Lingley-Pottie’s achievements include being named one of Atlantic Canada’s Top 50 CEOs (three times), as well as receiving one of the Governor General’s Innovation Awards, among others.
Balancing her family life with her continuing research projects, running SFI, consulting on individual cases, fundraising, and supervising students is a challenging task.
Lingley-Pottie works hard at disconnecting from her phone and computer at the end of the day, or when she’s on vacation — a feat she can achieve because of her “phenomenal staff,” she says.
Self-care involves “fancy shoes and fancy nails” that she does herself, as well as baking, gardening, and spending time with her husband and grown children — Breanna, Jacob, and Madisyn — and grandchildren.
Despite the difficult issues SFI helps people and families navigate, Lingley-Pottie seldom feels discouraged.

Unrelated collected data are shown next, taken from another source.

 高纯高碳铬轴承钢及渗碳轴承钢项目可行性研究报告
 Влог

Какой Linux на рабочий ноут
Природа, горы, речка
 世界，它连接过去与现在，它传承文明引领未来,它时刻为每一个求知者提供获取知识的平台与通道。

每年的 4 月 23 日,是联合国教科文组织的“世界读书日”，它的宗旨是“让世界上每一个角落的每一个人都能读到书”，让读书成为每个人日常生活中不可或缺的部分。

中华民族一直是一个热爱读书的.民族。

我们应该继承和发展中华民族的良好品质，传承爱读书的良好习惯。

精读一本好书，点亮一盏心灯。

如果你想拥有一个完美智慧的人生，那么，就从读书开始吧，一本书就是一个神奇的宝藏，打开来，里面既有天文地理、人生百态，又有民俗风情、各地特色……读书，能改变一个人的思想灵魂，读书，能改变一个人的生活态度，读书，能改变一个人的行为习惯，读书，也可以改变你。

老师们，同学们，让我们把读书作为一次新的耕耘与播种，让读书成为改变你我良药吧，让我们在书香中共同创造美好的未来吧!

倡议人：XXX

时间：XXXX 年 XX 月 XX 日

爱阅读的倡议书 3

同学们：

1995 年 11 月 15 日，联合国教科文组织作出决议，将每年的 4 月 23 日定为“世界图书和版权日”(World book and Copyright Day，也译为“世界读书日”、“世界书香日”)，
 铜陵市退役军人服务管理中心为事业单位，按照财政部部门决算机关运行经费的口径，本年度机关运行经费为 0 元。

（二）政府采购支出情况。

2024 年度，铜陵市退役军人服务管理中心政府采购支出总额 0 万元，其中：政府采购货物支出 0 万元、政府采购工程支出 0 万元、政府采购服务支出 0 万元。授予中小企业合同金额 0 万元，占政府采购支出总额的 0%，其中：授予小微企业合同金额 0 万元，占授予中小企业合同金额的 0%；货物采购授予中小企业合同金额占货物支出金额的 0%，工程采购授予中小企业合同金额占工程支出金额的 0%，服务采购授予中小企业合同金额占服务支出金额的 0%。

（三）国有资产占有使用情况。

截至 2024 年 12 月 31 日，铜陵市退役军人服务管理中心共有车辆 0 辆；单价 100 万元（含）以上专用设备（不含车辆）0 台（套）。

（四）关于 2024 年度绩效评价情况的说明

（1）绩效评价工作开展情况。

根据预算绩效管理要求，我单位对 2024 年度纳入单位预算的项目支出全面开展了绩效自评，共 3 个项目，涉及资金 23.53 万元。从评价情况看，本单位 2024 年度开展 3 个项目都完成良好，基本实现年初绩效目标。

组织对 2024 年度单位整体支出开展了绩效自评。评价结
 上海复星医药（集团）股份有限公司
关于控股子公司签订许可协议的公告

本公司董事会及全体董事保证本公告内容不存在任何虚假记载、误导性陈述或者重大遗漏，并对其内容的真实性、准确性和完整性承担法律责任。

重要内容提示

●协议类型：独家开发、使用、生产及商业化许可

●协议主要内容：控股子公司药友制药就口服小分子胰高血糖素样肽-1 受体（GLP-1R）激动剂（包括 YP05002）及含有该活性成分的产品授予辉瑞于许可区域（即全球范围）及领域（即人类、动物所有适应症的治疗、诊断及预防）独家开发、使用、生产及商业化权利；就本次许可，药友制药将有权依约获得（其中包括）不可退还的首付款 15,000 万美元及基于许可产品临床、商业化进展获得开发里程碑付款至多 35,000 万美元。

She’s buoyed, instead, by stories of success.
One of those success stories concerns a teenager from Newfoundland and Labrador who was suicidal when she began participating in an SFI program designed to help youth defeat anxiety and depression.
Within weeks, the program changed the girl’s life, her mother told Lingley-Pottie. Today, the young woman is competing in curling at a national level.
“She would never have done that without her program skills,” Lingley-Pottie says.
Hearing those stories makes Lingley-Pottie determined to encourage more provincial and territorial governments to expand their service contracts, so Strongest Families can help more people like the teenager in Newfoundland and Labrador.
“I’ve devoted my life — my whole career — to research and just making a difference in people’s lives,” Lingley-Pottie says. “I wake up and I just want to make a difference.”
And if she’s ever short on inspiration, she has only to look over her shoulder at the angel ornament she keeps in her home office to represent eight-year-old Judy.
Laura Eggertson is a freelance journalist based in Wolfville, N.S.